For instance, in Ramani’s work ‘Three Devis’, an image of the Buddha is transformed into a trishul by a mere positional change. When you are able to morph images so dramatically, it does allow you to rein in layers of meanings.
And then, there is also an element of fun to collages. In a portrait made just to celebrate the centenary of Picasso and Braque’s pioneering experiments, Ramani used straightforward and complete images of tools, gluing it in position to create a face, with the tools perceptible as themselves, and also as the parts of a face. In another collage work, Madhushala, an image of the wine glass happens to be the starting point and goes on to carve out a stylised neck and face of a woman. It is fun to see curling straps of watches as Lord Ganesh’s trunks, or cars with their headlights on as the hoods of the demon snake Kalia.

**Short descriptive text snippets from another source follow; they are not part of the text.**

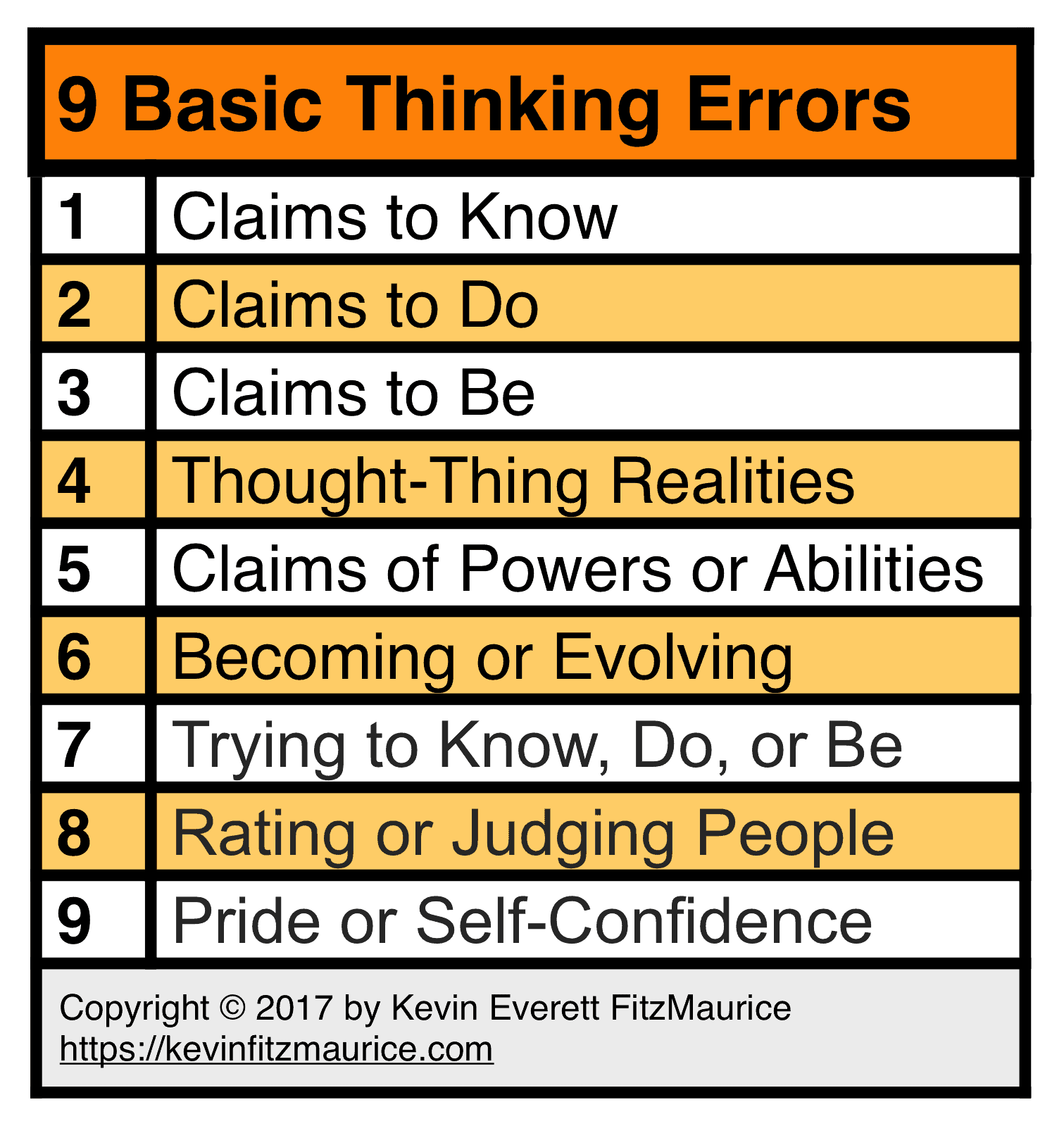 9 Basic Thinking Errors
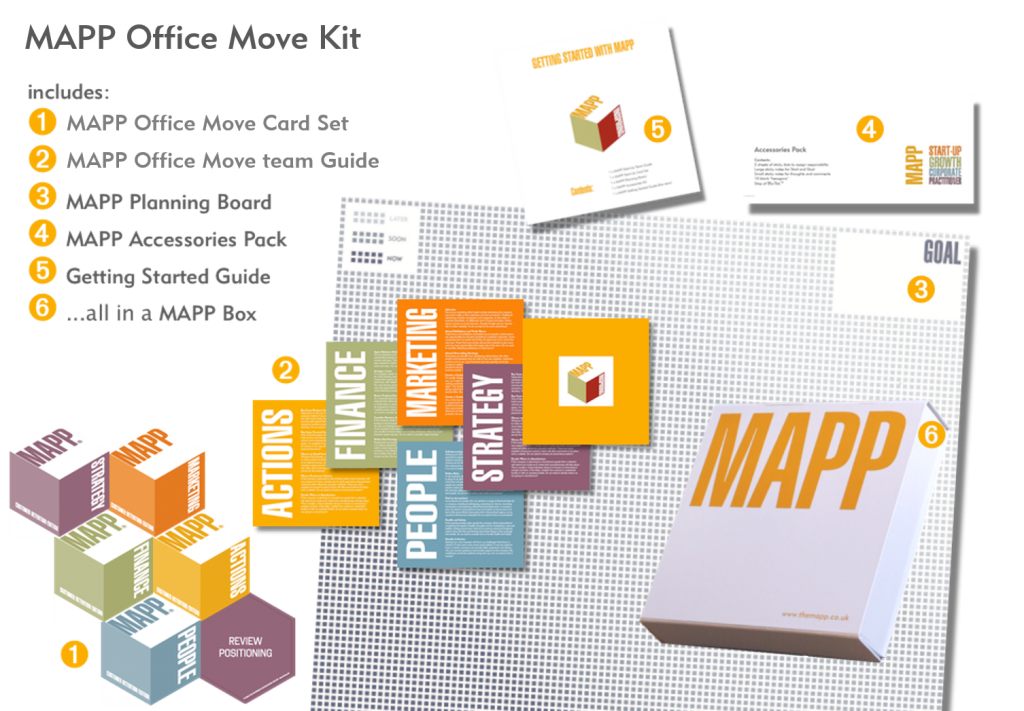 MAPP Coach Office Relocation kit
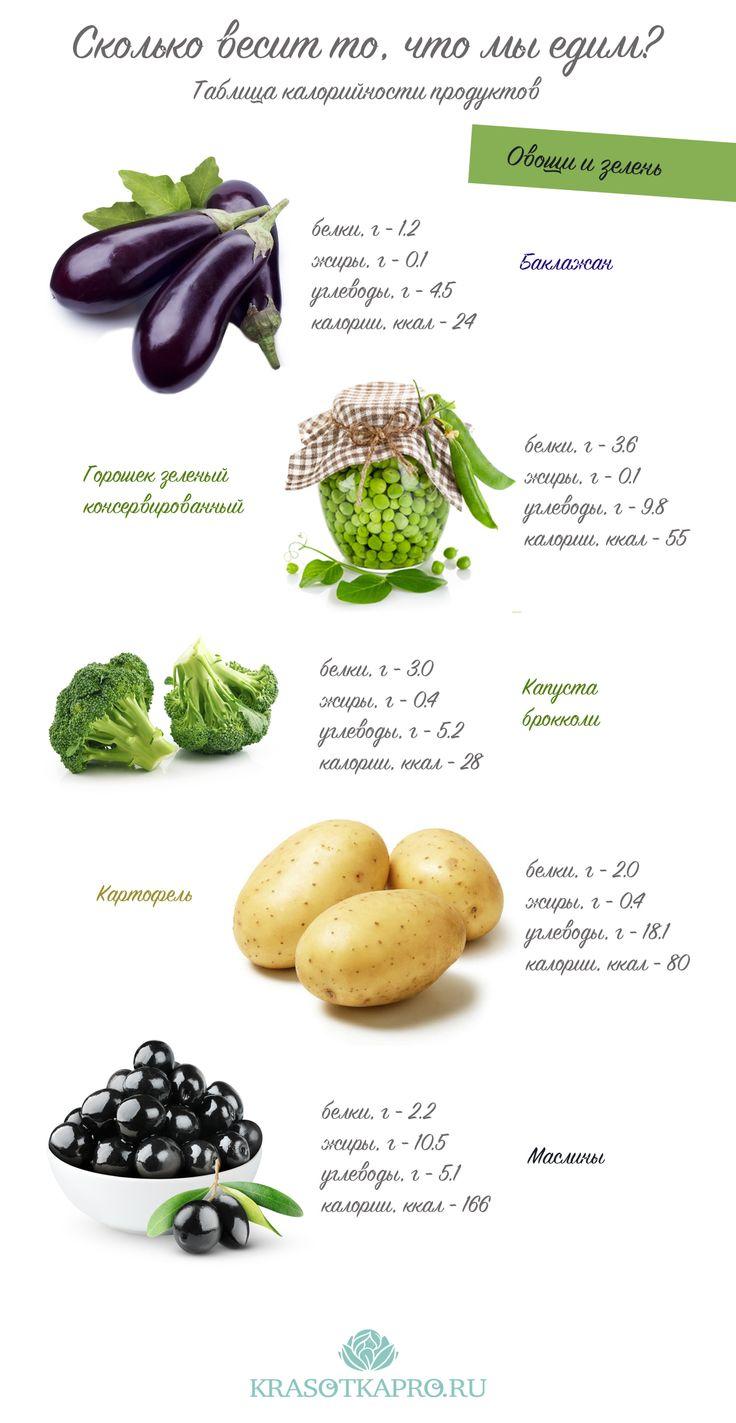 Сколько весит то, что мы едим? Таблица калорийности продуктов. Healthy diet by KrasotkaPro. #КрасоткаПро #Овощи #Еда #Вкусно #Зелень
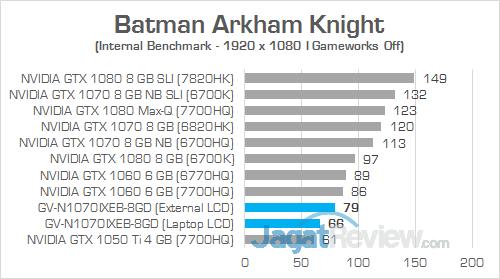 Gigabyte AORUS GTX 1070 Gaming Box Batman Arkham Knight 01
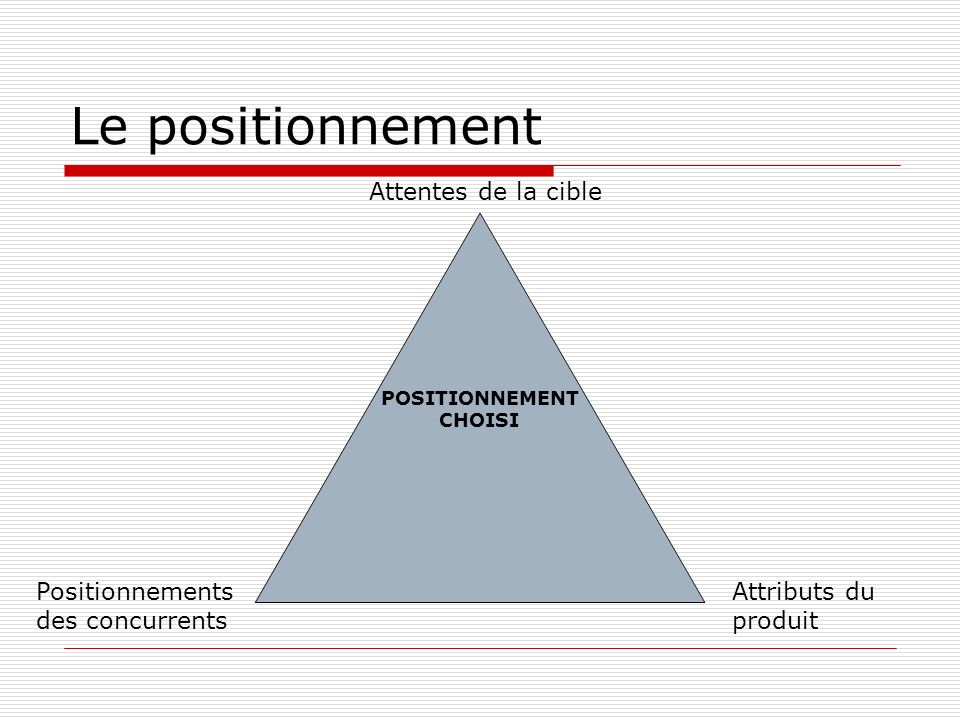Le positionnement Attentes de la cible Positionnements des concurrents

There is yet another twist to collages. Collages can get you to unlock frozen perspectives and mind frames. “The surprise element is always there in collages. There is also the thrill in taking an existing picture and giving it a new meaning. It does make for an exciting journey,” Ramani says and adds, “I begin with an idea and subsequently hunt for images, sometimes. At other times, images I see trigger ideas in me.” Consider Ramani’s 3.5X2.5 feet Genesis. In this, what Ramani projects as the withered and wrinkled side profile of an old woman’s face turns out to be the inverted photograph of a rugged mountain range, with waves breaking against it.

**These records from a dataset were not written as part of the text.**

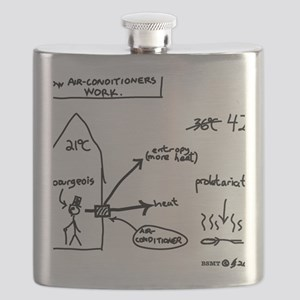 How Air-Conditioners Work Flask
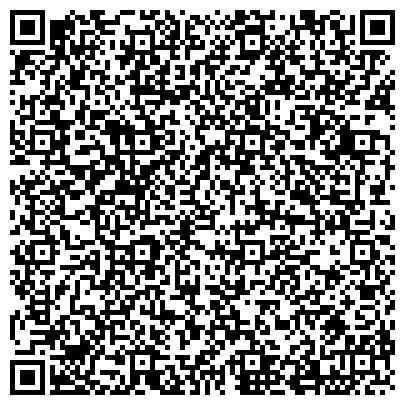 QR-код с контактной информацией организации РУССКИЙ МИР СК ОАО НОВГОРОДСКИЙ ФИЛИАЛ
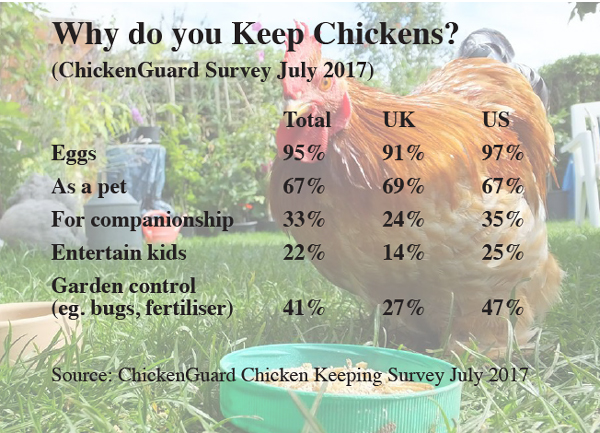 ChickenGuard Survey Results July 2017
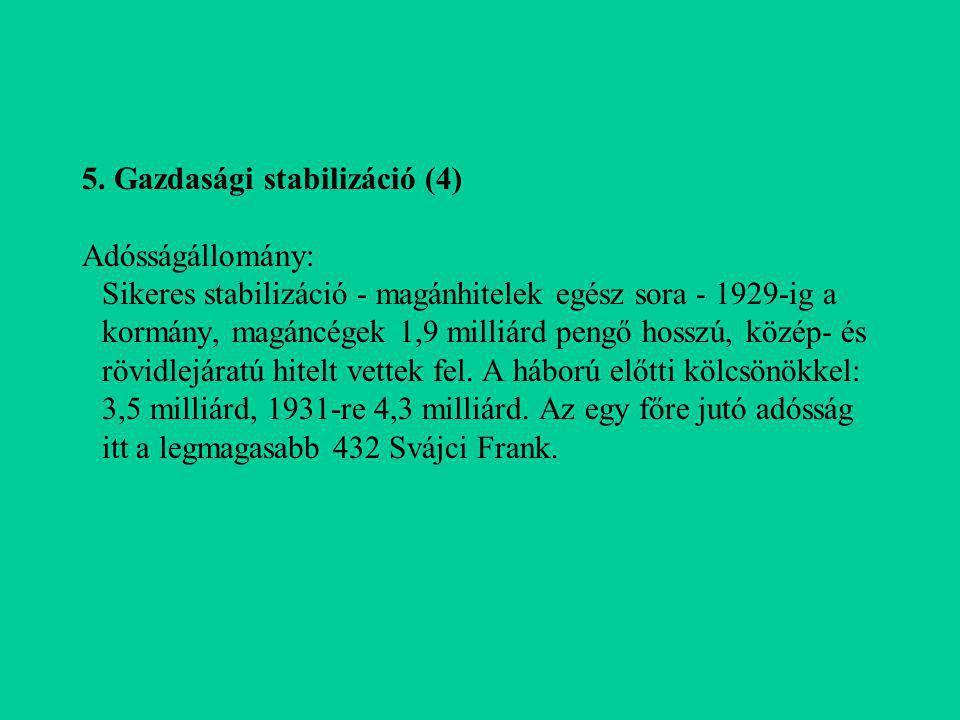 5. Gazdasági stabilizáció (4) Adósságállomány:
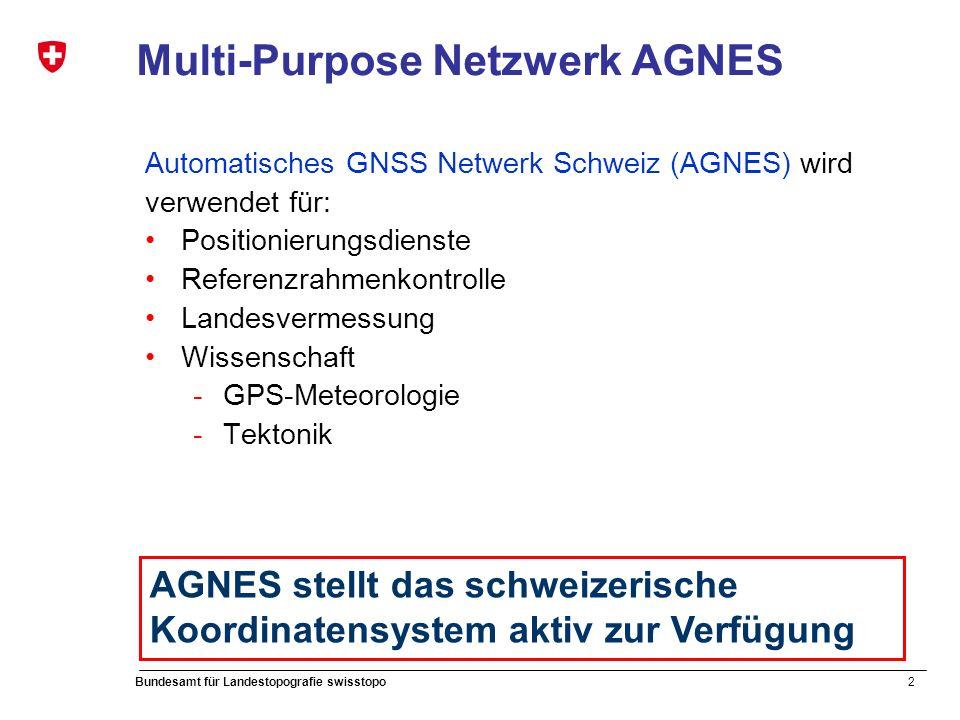 2 Bundesamt für Landestopografie swisstopo Multi-Purpose Netzwerk AGNES Automatisches GNSS Netwerk Schweiz (AGNES) wird verwendet für: Positionierungsdienste Referenzrahmenkontrolle Landesvermessung Wissenschaft -GPS-Meteorologie -Tektonik AGNES stellt das schweizerische Koordinatensystem aktiv zur Verfügung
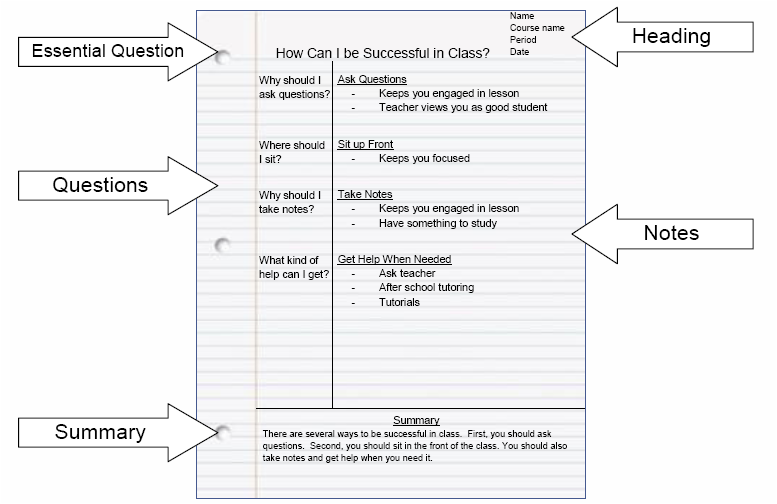 Cornell notes template and explaination this site has it for Avid learning log template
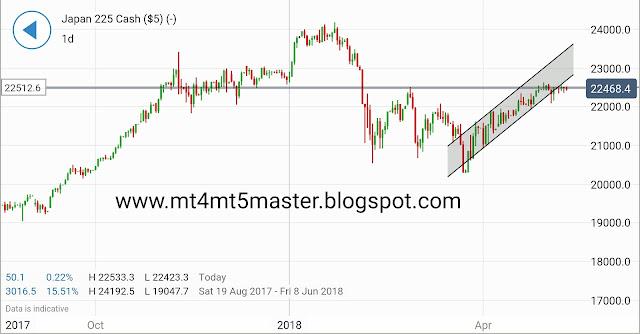 Nikkei 225 Technical Analysis: Emerging Pennant Offers Bulls Hope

Ramani’s unique series of collages using only cork as a medium of art was intriguing, for a similar reason — they wake your vision to new possibilities of perception. But Genesis is the one that Ramani personally holds very special. In this narrative collage, the imagery begins with the open-fisted baby, followed by a series of images that include the clenched fist of a running man, and finally culminates into the open fist of a dead body. With non-transformed images juxtaposed with transformed snippets of paper, this image effectively rings home two messages, that no person can bring any material to this world or take away any material from this world, and secondly, the immutable cycle of life. Of course, it is not a new thought. But the fact is, neither straight forward photography nor untransformed images could have made such a poignant impact by themselves. It is this clever juxtapositioning of the two that works so well.
An accidental foray
Incidentally, the foray into collage art began accidentally. Travel back in time to a morning three decades back, when a young Ramani, then in his second year of the arts degree at the Madras College of Arts and Crafts, had run out of paint.

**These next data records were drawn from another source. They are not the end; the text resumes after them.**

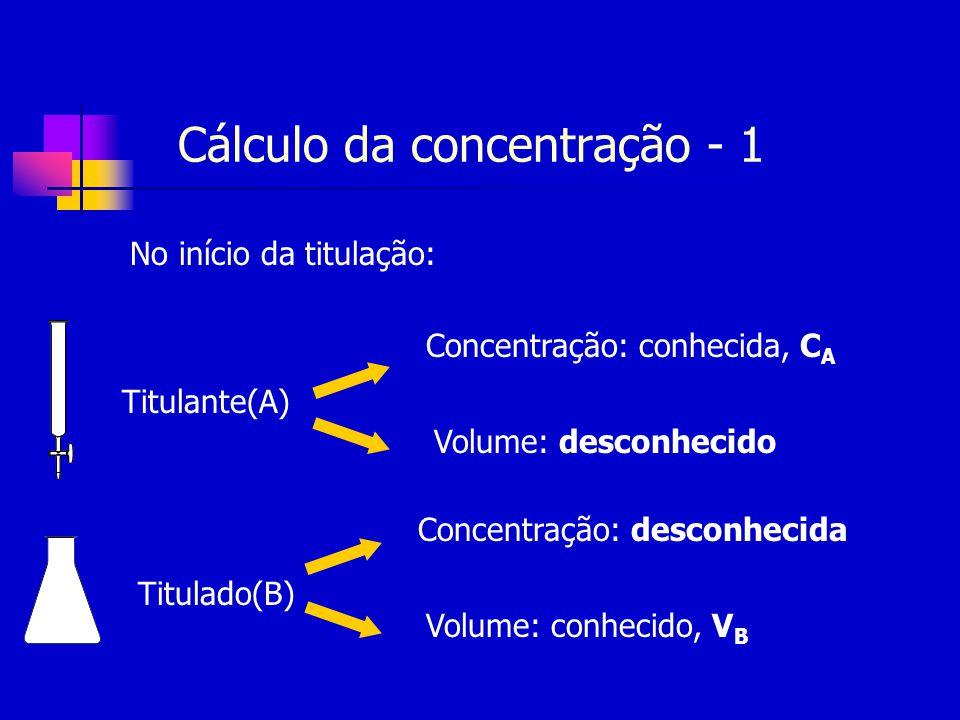 No início da titulação: Cálculo da concentração - 1 Titulante(A) Concentração: conhecida, C A Volume: desconhecido Titulado(B) Concentração: desconhec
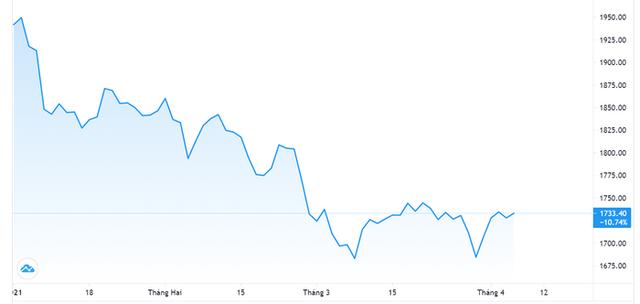 Vàng hồi giá, USD tự do trượt mạnh - Ảnh 1.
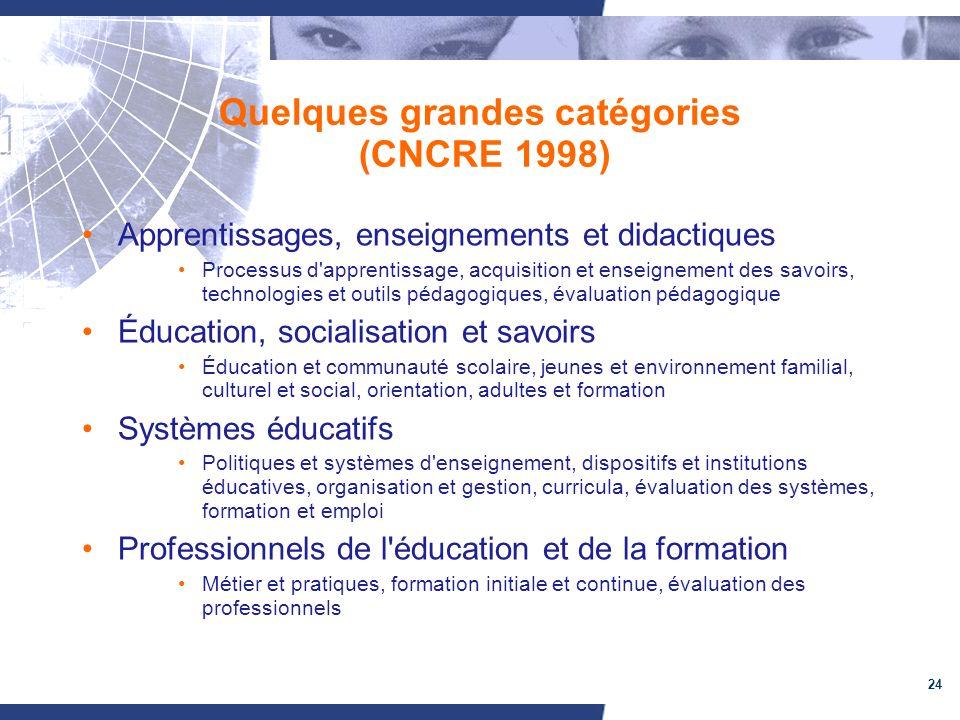 24 Quelques grandes catégories (CNCRE 1998) Apprentissages, enseignements et didactiques Processus d'apprentissage, acquisition et enseignement des sa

His professor, Alphonso Arul Doss, suggested that he try making collages, rather than sit and do nothing. That is how it began. “I owe him a lot,” says Ramani. Now, three decades later, Ramani’s collages have made much headway on the art scene and even figure among collections like the International Museum for Collage, Assemblage and Construction (IMCAC) at Texas, considered the holy temple of collage and assemblage art.
From the time a form of collage was first seen — around 200 BC in China, where paper itself had its birth, to the 10th century in Japan when Japanese calligraphers used glued papers, to its more modern avatar, thanks to Braque and Picasso in the 20th century, as also the works of artists like Lee Krasner, who had a penchant for cutting up her own paintings and subsequently repositioning them to form new images, and the imaginative use of collages by surrealist artists like Kurt Schwitters, and to digital collages in more recent times, collages have come a long, long way. But V V Ramani believes, “There will always be more surprises in store.”